Après les hausses constatées en 2000 et 2001 soit respectivement + 7,1% /1999 et +8,1% /2000, la cotation nationale du lapin vif enregistre une forte baisse en 2002 en s'établissant à 1,57 €/kg vif contre 1,77 € en 2001 soit un repli de 11% dans un contexte de baisse des achats des ménages constatée au second semestre 2001 et de difficultés rencontrées par les abattoirs pour écouler leurs produits. En 2002, comme au cours des années précédentes, le cours du lapin subit de fortes variations d'un mois sur l'autre, l'amplitude maximale (0,48 €/kg) représentant 30% de la valeur moyenne de l'année (figure 6).

Au cours des 8 premiers mois de 2003, la cotation nationale se redresse et est en moyenne supérieure de 5,3% à celle de l'année 2002 pour la même période. Cependant, elle reste de 11% environ en dessous de la cotation de 2001, et approximativement au niveau de la cotation de l'année 2000.


Figure 6 : Evolution mensuelle du prix moyen du lapin en vif, au cours des années 2000 à 2003 (Source ITAVI)
 

Sur le marché de Rungis, les prix des carcasses sont en forte baisse en 2002 en s'établissant pour la qualité "trié" à 3,89 €/kg contre 4,31 € en 2001 et pour la qualité "standard" à 2,76 €/kg contre 3,75 € en 2001. Au premier semestre 2003, on assiste à un renversement de tendance ; ainsi les prix des carcasses sont en forte hausse, en s'établissant pour la qualité " triée " à 4,15 €/kg contre 3,71 € en 2002 et pour la qualité " standard " à 2,37 €/kg contre 2,42 € en 2002.

 

Baisse du coût des matières premières
L'ITAVI calcule tous les mois un indice "moindre coût" qui optimise le coût de la formule, en faisant varier les taux d'incorporation des différentes matières premières utilisées.

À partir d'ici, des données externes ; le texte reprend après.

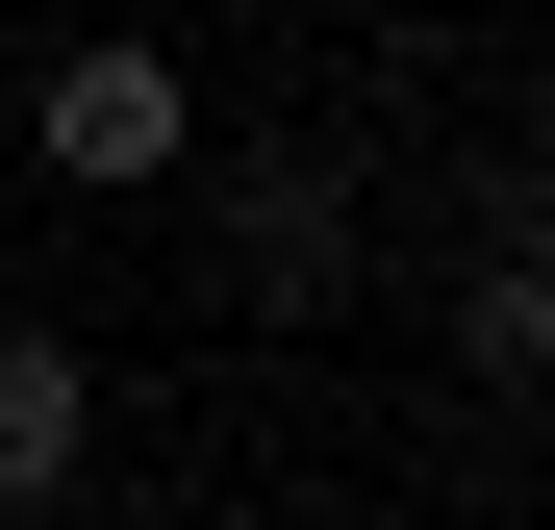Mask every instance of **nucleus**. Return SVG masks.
<instances>
[{
	"instance_id": "1",
	"label": "nucleus",
	"mask_w": 555,
	"mask_h": 530,
	"mask_svg": "<svg viewBox=\"0 0 555 530\" xmlns=\"http://www.w3.org/2000/svg\"><path fill=\"white\" fill-rule=\"evenodd\" d=\"M26 152H51V177H177V152H203V102H177V51H51Z\"/></svg>"
},
{
	"instance_id": "4",
	"label": "nucleus",
	"mask_w": 555,
	"mask_h": 530,
	"mask_svg": "<svg viewBox=\"0 0 555 530\" xmlns=\"http://www.w3.org/2000/svg\"><path fill=\"white\" fill-rule=\"evenodd\" d=\"M454 353L480 379H555V203H505V253L454 279Z\"/></svg>"
},
{
	"instance_id": "2",
	"label": "nucleus",
	"mask_w": 555,
	"mask_h": 530,
	"mask_svg": "<svg viewBox=\"0 0 555 530\" xmlns=\"http://www.w3.org/2000/svg\"><path fill=\"white\" fill-rule=\"evenodd\" d=\"M228 279H253V303H328V279H353V177L253 152V177H228Z\"/></svg>"
},
{
	"instance_id": "3",
	"label": "nucleus",
	"mask_w": 555,
	"mask_h": 530,
	"mask_svg": "<svg viewBox=\"0 0 555 530\" xmlns=\"http://www.w3.org/2000/svg\"><path fill=\"white\" fill-rule=\"evenodd\" d=\"M76 455H102V379L0 303V505H76Z\"/></svg>"
}]
</instances>
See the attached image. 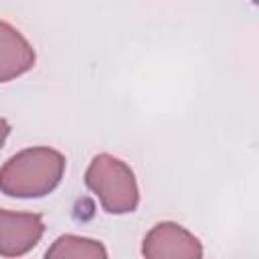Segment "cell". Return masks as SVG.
I'll list each match as a JSON object with an SVG mask.
<instances>
[{
    "label": "cell",
    "instance_id": "52a82bcc",
    "mask_svg": "<svg viewBox=\"0 0 259 259\" xmlns=\"http://www.w3.org/2000/svg\"><path fill=\"white\" fill-rule=\"evenodd\" d=\"M8 134H10V125H8V121H6V119H2V117H0V148H2V144L6 142Z\"/></svg>",
    "mask_w": 259,
    "mask_h": 259
},
{
    "label": "cell",
    "instance_id": "8992f818",
    "mask_svg": "<svg viewBox=\"0 0 259 259\" xmlns=\"http://www.w3.org/2000/svg\"><path fill=\"white\" fill-rule=\"evenodd\" d=\"M45 259H109L101 241L81 235H61L47 249Z\"/></svg>",
    "mask_w": 259,
    "mask_h": 259
},
{
    "label": "cell",
    "instance_id": "277c9868",
    "mask_svg": "<svg viewBox=\"0 0 259 259\" xmlns=\"http://www.w3.org/2000/svg\"><path fill=\"white\" fill-rule=\"evenodd\" d=\"M45 233L42 217L36 212H16L0 208V255L20 257L26 255Z\"/></svg>",
    "mask_w": 259,
    "mask_h": 259
},
{
    "label": "cell",
    "instance_id": "7a4b0ae2",
    "mask_svg": "<svg viewBox=\"0 0 259 259\" xmlns=\"http://www.w3.org/2000/svg\"><path fill=\"white\" fill-rule=\"evenodd\" d=\"M85 184L109 214L134 212L140 204V188L134 170L111 154H97L89 162Z\"/></svg>",
    "mask_w": 259,
    "mask_h": 259
},
{
    "label": "cell",
    "instance_id": "3957f363",
    "mask_svg": "<svg viewBox=\"0 0 259 259\" xmlns=\"http://www.w3.org/2000/svg\"><path fill=\"white\" fill-rule=\"evenodd\" d=\"M142 255L144 259H202V245L182 225L164 221L146 233Z\"/></svg>",
    "mask_w": 259,
    "mask_h": 259
},
{
    "label": "cell",
    "instance_id": "6da1fadb",
    "mask_svg": "<svg viewBox=\"0 0 259 259\" xmlns=\"http://www.w3.org/2000/svg\"><path fill=\"white\" fill-rule=\"evenodd\" d=\"M65 156L49 146L20 150L0 168V190L14 198H40L53 192L63 174Z\"/></svg>",
    "mask_w": 259,
    "mask_h": 259
},
{
    "label": "cell",
    "instance_id": "5b68a950",
    "mask_svg": "<svg viewBox=\"0 0 259 259\" xmlns=\"http://www.w3.org/2000/svg\"><path fill=\"white\" fill-rule=\"evenodd\" d=\"M34 49L18 28L0 20V83H8L34 67Z\"/></svg>",
    "mask_w": 259,
    "mask_h": 259
}]
</instances>
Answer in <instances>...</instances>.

Il reflète donc au mieux la réalité, même s'il n'inclut pas les coûts de fabrication et les coûts d'approche des matières premières, coûts plus stables dans le temps.

Figure 7 : Evolution mensuelle de l'indice coûts matières premières, calculé par l'Itavi.

En 2001, l'ITAVI a procédé à une réactualisation du modèle de calcul de l'indice coûts matières premières, en raison des évolutions techniques et réglementaires intervenues au cours des dix dernières années pour améliorer la cohérence des données économiques recueillies (changement d'origine des cotations de quelques matières premières).
Selon ce nouveau modèle en 2002, l'indice coûts matières premières de l'aliment a enregistré une baisse de 1,2% par rapport à 2001 (figure 7) en relation avec la baisse des cours des céréales (- 5% en moyenne), du soja (-11%), du son de blé (-14%), malgré une hausse de 12% du prix de la luzerne déshydratée..

Au cours des 8 premiers mois de 2003, la valeur moyenne de l'indice du coût des matières premières est inférieure de 11% à son niveau de l'année précédente, en relation avec la baisse des cours des matières premières constatée en 2003, soit par exemple : -1% à -2% en céréales, -17% en son fin, -6% en luzerne et -30% en pulpes de betterave.